Compiti da svolgere
[a] Ricopia dal testo su Bezos e Hunger Games il passo da "La sproporzione tra" a "spettacolarizza e nasconde.".
[b] Riscrivi in forma di elenco puntato il paragrafo del testo su Bezos e Hunger Games che comincia con "In questo scenario si inserisce", conservandone i fatti principali.

Testo riportato
La sproporzione tra la ricchezza sfrenata di miliardari come Jeff Bezos — capace di spendere 300 milioni di dollari per un matrimonio a Venezia, una cifra che supera di gran lunga qualsiasi reddito medio, come quello di una lavoratrice italiana che guadagna 1.500 euro al mese — non è solo un abisso economico. È la manifestazione plastica di un sistema che costruisce e mantiene gerarchie radicali di potere e privilegio, traducendo la disuguaglianza in controllo culturale e simbolico. Questi numeri raccontano una storia di chi può vomitare dopo una festa esagerata per continuare a mangiare, mentre milioni muoiono di fame, una verità atroce che il sistema spettacolarizza e nasconde.
In questo scenario si inserisce la narrazione di Hunger Games, dove Capitol City rappresenta la Capitale dell’opulenza e dello spreco, mentre i Distretti incarnano le popolazioni sfruttate e marginalizzate. Peeta, che crede nella possibilità di un cambiamento dentro il sistema, viene piegato, torturato, reso un simbolo vuoto e manipolato. Katniss, al contrario, rifiuta quella sottomissione; la sua ribellione nasce dalla consapevolezza dell’ingiustizia strutturale, da un’urgenza che si traduce in lotta reale per la dignità e la sopravvivenza.

Materiale fornito

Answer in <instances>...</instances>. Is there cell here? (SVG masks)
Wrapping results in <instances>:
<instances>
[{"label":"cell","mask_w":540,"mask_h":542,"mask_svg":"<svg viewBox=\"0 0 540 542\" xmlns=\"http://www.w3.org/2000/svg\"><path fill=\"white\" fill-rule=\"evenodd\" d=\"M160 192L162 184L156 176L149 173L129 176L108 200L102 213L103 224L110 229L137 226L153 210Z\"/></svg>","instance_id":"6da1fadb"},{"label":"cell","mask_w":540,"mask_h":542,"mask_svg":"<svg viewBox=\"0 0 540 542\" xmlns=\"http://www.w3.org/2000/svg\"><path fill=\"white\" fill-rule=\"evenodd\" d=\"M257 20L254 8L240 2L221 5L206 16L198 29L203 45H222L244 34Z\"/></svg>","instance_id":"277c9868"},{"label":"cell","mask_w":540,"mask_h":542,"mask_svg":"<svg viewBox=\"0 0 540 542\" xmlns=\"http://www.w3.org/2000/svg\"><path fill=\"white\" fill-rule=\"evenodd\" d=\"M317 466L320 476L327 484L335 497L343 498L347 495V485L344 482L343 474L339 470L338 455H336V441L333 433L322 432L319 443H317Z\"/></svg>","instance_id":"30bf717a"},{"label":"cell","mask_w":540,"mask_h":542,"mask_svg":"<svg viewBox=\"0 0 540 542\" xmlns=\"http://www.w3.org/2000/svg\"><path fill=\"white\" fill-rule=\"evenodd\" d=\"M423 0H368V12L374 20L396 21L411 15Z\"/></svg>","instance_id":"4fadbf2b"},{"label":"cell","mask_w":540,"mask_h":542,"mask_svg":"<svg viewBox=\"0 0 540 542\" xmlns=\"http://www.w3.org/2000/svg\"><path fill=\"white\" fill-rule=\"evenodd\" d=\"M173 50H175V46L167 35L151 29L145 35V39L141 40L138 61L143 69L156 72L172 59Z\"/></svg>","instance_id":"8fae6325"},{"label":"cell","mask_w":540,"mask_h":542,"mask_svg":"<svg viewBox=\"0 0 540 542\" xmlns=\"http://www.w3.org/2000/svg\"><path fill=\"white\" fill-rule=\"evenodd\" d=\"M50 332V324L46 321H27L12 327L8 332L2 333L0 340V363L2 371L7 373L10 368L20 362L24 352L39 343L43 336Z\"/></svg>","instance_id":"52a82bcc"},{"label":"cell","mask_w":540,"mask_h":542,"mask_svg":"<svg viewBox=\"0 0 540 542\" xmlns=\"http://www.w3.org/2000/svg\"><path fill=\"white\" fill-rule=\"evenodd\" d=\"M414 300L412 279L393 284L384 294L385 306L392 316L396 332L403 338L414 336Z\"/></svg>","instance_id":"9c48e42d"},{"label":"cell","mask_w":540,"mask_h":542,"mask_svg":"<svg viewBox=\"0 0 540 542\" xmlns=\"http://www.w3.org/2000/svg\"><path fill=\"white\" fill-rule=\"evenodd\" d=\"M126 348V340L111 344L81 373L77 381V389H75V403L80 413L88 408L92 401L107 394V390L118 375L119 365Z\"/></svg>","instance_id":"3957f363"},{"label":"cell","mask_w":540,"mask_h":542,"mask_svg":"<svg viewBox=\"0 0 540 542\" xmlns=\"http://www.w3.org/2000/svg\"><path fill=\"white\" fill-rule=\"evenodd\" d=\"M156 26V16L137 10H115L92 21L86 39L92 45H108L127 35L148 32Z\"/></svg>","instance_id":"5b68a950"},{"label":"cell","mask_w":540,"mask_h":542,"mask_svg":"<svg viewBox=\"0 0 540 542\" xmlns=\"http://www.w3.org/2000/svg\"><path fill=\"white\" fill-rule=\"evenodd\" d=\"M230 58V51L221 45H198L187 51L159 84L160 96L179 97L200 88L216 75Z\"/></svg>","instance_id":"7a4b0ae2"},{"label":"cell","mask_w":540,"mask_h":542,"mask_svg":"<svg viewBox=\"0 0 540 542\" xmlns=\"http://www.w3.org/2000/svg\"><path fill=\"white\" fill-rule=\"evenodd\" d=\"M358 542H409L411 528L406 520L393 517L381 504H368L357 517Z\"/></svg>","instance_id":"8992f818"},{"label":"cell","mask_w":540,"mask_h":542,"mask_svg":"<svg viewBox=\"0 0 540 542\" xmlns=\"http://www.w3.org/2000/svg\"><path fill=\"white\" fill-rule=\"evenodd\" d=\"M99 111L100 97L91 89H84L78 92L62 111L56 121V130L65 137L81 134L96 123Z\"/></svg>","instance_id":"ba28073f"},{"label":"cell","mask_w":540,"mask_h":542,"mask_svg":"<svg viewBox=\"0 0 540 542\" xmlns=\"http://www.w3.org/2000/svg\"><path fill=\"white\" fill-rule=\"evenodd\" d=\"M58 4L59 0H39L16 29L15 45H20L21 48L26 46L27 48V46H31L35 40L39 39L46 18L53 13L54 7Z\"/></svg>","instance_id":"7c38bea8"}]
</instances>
---
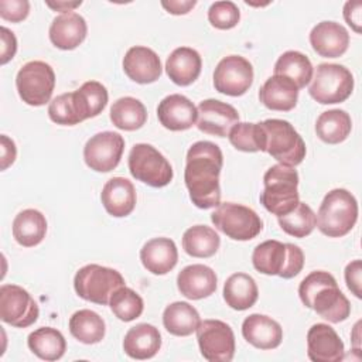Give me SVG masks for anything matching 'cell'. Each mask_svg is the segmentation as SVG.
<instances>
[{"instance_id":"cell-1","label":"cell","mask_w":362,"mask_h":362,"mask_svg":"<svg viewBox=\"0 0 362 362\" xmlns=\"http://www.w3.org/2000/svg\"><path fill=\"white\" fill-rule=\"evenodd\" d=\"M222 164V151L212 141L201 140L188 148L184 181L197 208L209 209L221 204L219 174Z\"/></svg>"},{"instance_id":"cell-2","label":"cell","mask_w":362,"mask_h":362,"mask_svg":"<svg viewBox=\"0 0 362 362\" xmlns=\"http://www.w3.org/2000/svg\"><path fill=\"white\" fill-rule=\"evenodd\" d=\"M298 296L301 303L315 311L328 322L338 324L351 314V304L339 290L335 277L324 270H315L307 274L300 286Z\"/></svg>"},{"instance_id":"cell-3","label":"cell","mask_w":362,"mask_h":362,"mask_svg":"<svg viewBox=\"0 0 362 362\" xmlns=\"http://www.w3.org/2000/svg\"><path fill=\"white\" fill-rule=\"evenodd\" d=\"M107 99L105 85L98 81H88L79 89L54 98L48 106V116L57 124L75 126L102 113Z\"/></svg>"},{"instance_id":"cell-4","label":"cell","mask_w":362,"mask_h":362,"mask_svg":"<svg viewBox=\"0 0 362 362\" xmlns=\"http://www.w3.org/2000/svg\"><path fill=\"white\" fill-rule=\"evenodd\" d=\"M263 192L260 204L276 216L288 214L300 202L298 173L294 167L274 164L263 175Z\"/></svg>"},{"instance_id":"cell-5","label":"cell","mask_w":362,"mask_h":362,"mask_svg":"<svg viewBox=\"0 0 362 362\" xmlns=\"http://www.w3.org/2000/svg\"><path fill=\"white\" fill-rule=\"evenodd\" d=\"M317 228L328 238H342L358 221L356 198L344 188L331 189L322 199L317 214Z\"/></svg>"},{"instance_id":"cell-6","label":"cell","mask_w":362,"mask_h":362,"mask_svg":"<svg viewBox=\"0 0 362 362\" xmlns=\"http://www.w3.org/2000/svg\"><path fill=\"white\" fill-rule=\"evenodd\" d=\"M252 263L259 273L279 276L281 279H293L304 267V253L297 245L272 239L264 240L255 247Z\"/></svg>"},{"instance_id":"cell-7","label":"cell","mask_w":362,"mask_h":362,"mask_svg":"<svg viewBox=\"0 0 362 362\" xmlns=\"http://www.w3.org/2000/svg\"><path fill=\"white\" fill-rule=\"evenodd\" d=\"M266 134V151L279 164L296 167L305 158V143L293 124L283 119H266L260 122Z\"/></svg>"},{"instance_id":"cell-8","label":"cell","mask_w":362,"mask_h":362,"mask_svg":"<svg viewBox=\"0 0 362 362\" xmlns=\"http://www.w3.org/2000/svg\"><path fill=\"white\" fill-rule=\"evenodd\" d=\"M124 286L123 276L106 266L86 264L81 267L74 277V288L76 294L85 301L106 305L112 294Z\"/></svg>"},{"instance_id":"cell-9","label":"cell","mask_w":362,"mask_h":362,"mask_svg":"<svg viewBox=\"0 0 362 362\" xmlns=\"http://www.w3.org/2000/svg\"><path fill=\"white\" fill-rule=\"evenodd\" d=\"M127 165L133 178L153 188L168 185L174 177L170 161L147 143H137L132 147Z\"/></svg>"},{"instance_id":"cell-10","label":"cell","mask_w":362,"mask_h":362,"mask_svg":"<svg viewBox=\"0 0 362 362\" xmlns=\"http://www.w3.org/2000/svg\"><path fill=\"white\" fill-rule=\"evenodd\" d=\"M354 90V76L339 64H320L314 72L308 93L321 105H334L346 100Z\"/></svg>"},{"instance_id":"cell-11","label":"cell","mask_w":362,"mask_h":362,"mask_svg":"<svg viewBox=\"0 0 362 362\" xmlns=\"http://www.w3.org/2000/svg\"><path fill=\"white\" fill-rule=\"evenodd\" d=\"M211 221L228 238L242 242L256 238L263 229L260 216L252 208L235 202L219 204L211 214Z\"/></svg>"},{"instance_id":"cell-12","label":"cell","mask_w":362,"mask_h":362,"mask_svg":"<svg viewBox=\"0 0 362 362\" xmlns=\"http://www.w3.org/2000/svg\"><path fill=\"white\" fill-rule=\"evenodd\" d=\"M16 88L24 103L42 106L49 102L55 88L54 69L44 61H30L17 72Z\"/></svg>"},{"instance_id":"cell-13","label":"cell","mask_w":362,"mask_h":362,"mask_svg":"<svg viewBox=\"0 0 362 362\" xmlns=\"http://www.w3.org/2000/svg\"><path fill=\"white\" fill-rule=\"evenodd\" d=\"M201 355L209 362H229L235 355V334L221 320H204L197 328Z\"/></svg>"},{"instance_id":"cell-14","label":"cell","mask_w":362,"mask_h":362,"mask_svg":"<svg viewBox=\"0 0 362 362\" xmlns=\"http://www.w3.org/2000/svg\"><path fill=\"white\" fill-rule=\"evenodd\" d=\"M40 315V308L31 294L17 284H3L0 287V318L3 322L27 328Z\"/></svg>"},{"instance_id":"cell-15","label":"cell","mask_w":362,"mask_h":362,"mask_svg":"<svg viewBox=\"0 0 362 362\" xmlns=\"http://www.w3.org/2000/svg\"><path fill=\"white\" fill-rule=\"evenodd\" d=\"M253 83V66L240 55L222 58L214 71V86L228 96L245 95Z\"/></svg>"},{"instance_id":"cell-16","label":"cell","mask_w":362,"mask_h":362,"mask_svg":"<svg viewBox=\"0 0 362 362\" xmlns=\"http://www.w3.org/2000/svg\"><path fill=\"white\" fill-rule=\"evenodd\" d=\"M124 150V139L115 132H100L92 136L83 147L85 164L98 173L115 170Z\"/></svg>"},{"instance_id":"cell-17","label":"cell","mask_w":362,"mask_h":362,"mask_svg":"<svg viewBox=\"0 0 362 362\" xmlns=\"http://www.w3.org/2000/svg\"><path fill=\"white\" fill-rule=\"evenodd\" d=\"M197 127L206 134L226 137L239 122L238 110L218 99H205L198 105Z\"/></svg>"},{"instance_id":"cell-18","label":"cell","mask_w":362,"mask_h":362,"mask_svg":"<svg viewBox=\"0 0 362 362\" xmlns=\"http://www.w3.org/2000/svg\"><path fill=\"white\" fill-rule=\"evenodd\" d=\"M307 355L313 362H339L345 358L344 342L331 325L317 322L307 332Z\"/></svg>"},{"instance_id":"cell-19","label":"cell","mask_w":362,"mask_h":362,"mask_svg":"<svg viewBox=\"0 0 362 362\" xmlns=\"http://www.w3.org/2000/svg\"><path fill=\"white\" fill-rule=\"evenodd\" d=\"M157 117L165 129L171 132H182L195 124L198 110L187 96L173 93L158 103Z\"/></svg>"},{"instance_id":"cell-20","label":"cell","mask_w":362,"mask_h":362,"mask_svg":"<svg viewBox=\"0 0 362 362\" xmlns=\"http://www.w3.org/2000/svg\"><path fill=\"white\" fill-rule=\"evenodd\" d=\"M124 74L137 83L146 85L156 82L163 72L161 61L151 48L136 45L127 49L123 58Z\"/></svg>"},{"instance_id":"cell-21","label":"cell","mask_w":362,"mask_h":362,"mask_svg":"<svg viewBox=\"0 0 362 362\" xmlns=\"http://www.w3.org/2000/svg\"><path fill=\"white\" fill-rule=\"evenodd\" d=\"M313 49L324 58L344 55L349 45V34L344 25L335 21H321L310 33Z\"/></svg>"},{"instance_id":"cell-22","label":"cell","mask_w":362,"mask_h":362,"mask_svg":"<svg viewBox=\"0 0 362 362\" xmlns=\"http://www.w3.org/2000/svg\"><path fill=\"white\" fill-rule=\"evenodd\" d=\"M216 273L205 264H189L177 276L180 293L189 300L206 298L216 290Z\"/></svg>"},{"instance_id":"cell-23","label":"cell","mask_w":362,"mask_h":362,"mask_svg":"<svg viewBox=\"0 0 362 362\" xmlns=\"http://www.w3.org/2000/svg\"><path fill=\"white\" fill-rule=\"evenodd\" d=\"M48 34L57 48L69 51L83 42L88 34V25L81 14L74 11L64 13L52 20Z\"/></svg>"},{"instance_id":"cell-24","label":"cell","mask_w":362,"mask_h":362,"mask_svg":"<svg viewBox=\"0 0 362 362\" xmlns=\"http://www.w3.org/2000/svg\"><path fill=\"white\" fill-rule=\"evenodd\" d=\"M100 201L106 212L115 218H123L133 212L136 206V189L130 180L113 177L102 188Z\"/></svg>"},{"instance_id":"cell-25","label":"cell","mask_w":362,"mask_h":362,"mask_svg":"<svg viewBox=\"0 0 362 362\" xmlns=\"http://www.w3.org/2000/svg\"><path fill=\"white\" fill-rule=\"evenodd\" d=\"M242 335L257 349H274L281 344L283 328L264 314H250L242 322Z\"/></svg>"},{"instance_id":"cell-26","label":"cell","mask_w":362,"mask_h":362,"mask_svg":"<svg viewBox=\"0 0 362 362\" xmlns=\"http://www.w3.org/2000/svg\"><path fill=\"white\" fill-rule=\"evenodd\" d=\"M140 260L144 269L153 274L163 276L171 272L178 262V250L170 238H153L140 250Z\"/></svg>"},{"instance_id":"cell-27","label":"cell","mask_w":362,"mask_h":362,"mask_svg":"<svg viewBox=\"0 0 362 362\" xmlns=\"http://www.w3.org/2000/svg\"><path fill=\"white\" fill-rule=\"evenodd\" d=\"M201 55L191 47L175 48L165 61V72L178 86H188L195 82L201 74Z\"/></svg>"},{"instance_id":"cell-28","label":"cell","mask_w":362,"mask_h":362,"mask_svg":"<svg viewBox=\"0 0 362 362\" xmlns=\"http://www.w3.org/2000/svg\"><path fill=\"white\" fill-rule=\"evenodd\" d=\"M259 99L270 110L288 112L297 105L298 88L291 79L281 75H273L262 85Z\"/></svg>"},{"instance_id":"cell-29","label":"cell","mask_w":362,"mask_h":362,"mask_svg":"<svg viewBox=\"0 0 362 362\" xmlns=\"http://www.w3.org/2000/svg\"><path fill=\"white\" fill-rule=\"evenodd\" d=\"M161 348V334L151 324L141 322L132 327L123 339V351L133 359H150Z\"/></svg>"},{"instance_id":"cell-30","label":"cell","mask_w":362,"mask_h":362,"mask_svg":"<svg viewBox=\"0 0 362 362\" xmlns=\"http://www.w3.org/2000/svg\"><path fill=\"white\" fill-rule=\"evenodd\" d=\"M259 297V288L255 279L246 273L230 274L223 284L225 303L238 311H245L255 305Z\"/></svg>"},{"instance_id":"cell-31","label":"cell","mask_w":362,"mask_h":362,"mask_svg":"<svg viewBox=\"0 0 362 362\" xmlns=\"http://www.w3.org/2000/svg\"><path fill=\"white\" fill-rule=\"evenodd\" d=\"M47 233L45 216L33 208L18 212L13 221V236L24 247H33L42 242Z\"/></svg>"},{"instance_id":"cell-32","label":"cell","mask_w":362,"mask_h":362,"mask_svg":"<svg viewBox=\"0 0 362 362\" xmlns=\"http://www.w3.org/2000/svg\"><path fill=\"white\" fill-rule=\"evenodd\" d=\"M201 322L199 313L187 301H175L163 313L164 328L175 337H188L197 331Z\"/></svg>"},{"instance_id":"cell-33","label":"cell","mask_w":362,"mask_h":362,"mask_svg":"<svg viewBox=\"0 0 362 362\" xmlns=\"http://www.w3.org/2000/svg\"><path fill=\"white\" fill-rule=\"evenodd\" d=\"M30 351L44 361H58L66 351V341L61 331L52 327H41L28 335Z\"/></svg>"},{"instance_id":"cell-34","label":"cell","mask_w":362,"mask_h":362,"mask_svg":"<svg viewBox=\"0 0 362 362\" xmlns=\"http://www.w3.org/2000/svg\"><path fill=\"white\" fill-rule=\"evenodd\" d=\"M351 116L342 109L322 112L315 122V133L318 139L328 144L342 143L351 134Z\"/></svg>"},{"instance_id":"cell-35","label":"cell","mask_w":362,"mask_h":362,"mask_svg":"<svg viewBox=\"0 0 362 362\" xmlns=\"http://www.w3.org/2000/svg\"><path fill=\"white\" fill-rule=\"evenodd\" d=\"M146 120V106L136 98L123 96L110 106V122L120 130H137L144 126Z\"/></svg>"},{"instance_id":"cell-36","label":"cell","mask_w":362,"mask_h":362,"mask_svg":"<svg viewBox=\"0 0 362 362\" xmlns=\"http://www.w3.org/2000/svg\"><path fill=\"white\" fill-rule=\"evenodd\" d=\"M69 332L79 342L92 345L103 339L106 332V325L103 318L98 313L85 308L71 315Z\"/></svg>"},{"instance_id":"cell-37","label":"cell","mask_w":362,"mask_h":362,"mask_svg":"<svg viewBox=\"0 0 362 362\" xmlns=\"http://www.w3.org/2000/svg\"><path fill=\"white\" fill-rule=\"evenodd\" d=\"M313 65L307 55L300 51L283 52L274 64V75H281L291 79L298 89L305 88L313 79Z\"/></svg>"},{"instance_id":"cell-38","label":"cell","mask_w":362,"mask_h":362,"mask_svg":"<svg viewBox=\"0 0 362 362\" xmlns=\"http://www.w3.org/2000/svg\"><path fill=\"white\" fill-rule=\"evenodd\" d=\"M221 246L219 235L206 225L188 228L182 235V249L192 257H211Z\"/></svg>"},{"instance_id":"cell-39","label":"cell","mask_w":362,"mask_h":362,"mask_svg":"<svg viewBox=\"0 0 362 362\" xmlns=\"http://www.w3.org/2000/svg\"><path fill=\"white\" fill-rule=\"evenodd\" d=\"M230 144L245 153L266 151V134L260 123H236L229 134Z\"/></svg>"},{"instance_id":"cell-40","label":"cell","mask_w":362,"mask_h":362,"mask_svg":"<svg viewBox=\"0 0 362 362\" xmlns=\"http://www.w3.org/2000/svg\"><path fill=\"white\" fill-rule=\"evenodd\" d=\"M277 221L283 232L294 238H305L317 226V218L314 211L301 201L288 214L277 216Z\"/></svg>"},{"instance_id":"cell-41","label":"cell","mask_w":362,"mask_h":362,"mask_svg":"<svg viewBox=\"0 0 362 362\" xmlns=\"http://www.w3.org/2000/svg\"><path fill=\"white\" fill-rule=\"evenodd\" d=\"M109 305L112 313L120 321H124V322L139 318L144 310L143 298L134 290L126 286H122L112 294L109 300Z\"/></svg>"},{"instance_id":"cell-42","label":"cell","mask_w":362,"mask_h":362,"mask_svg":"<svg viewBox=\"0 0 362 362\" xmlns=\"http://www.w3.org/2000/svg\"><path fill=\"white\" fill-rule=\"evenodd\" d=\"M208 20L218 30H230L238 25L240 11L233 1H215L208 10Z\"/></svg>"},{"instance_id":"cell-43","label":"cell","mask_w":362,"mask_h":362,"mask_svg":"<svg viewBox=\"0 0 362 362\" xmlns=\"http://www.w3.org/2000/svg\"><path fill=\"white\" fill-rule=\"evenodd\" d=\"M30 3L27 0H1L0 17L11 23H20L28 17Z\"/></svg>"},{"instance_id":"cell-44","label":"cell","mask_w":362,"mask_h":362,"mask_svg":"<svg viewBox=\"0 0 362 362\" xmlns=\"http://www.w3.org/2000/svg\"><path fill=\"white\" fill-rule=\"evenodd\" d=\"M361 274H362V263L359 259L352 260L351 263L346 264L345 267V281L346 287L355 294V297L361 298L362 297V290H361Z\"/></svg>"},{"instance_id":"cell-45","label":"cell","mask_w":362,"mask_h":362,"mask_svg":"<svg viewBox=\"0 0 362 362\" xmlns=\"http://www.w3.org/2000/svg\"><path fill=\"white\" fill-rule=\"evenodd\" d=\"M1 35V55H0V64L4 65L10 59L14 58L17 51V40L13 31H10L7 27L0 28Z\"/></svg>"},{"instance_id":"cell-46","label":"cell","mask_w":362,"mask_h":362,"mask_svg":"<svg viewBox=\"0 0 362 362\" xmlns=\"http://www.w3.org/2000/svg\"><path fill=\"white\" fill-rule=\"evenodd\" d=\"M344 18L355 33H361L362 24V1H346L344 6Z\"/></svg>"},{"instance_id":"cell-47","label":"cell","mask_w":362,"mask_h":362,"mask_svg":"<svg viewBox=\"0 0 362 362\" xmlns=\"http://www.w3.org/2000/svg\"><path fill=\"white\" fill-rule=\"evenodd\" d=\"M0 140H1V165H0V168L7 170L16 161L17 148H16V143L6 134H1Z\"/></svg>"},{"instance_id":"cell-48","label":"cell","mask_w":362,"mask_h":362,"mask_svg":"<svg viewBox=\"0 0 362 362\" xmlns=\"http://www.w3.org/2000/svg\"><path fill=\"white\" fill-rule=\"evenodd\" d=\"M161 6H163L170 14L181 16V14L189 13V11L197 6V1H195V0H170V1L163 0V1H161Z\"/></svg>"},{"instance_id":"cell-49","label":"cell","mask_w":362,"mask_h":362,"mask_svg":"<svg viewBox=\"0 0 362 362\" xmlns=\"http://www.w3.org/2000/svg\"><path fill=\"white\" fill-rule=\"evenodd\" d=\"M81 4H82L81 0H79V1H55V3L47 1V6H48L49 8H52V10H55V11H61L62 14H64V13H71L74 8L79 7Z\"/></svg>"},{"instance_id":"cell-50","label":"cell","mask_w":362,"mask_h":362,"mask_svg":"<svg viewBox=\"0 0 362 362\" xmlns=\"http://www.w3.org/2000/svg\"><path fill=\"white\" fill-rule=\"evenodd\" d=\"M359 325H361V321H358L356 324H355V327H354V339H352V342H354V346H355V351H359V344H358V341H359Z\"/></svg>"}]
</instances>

Risultati per compito
[a]
La sproporzione tra la ricchezza sfrenata di miliardari come Jeff Bezos — capace di spendere 300 milioni di dollari per un matrimonio a Venezia, una cifra che supera di gran lunga qualsiasi reddito medio, come quello di una lavoratrice italiana che guadagna 1.500 euro al mese — non è solo un abisso economico. È la manifestazione plastica di un sistema che costruisce e mantiene gerarchie radicali di potere e privilegio, traducendo la disuguaglianza in controllo culturale e simbolico. Questi numeri raccontano una storia di chi può vomitare dopo una festa esagerata per continuare a mangiare, mentre milioni muoiono di fame, una verità atroce che il sistema spettacolarizza e nasconde.

[b]
- La narrazione di Hunger Games si inserisce in questo scenario.
- Capitol City rappresenta la Capitale dell'opulenza e dello spreco.
- I Distretti incarnano le popolazioni sfruttate e marginalizzate.
- Peeta crede in un cambiamento dentro il sistema, ma viene piegato, torturato e reso un simbolo vuoto e manipolato.
- Katniss rifiuta la sottomissione. La sua ribellione nasce dalla consapevolezza dell'ingiustizia strutturale e si traduce in lotta reale per la dignità e la sopravvivenza.